Semiconductors are an essential part of today's modern life.
Semiconductors are an essential part of today's modern life.

Local customs officials have apprehended executives of a distribution company involved in the smuggling of U.S.-made semiconductor integrated circuit (IC) chips, classified as strategic items, into China after importing them for domestic use. This marks the first instance of customs discovering the use of South Korea as a transit route for exporting foreign-made semiconductors to China.

The Seoul Main Customs Office announced on Jan. 25 that it had referred the 40-something CEO and executives of Company A, which distributes overseas electronic components in South Korea, to the Seoul Central District Prosecutors’ Office without detention on charges of violating the Foreign Trade Act, the Customs Act, and the Act on the Regulation of Concealment of Criminal Proceeds.
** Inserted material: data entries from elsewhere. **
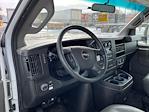 Used 2022 GMC Savana 3500 Box Van for sale #91627796 - photo 17
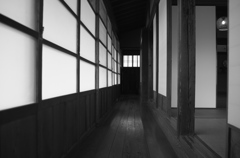 Tokyo27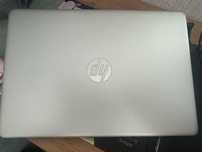 HP Laptop 14s-dq0xxx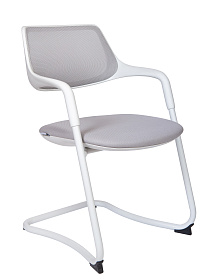 Стул Norden Diamond СF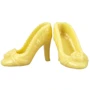 Кукла Hasbro Disney Princess Принцесса Дисней BELLE (E4159) фото 15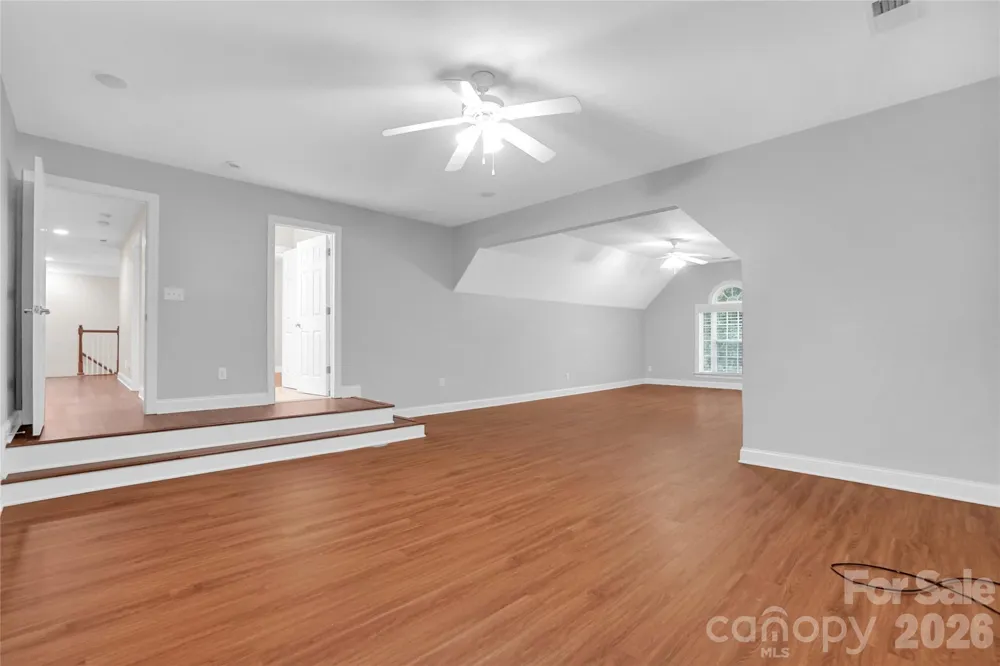 5003 Trinity Trace Lane Monroe, NC 28110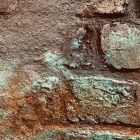 CORROSIA RUST - 1 KG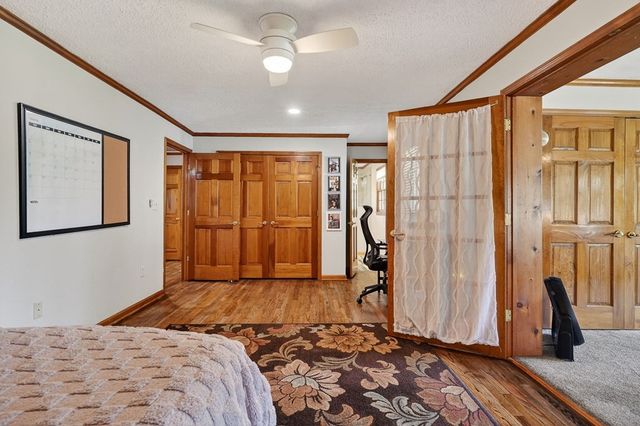 1816 Windle Community Rd, Cookeville, TN 38506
According to customs, from August 2020 to August of last year, these individuals operated Company A and purchased communication semiconductor IC chips made by a renowned U.S. semiconductor company and imported for domestic use through domestic telecommunications equipment development companies. They then smuggled these chips to China 144 times by sending them via air transport without declaring them to customs. These chips, designated as strategic items in 2020, convert analog signals to digital in communication relays and are subject to export and import restrictions without government permission due to their potential use in the manufacture of weapons of mass destruction.

The investigation revealed that 96,000 semiconductor IC chips worth approximately 13.9 billion won (US$11.6 million) were smuggled through Company A, with 53,000 of these chips, valued at 11.8 billion won, being classified as strategic items. The IC chips in question, produced by a U.S.-based semiconductor manufacturer, are supplied domestically only through official Korean distributors, which require an end-user certificate and a non-re-exportation commitment from the importer for distribution management. Thus, importing by entities other than the end-user, like Company A, is normally impossible.

Company A circumvented these restrictions by having domestic telecommunications equipment development companies import more IC chips than needed through official Korean distributors, then obtained the excess for smuggling. The chips were repackaged in small quantities and disguised as sample products for shipment to China without obtaining the necessary export permission from the Minister of Trade, Industry, and Energy.

Their profit-making scheme was meticulously planned. They inflated the value of semiconductor components worth only 4 million won to 7.5 billion won when exporting them to Hong Kong, falsely declaring this to customs and submitting fabricated documents to banks to receive the smuggling proceeds. The remainder of the funds was brought into the country through illegal means such as money laundering.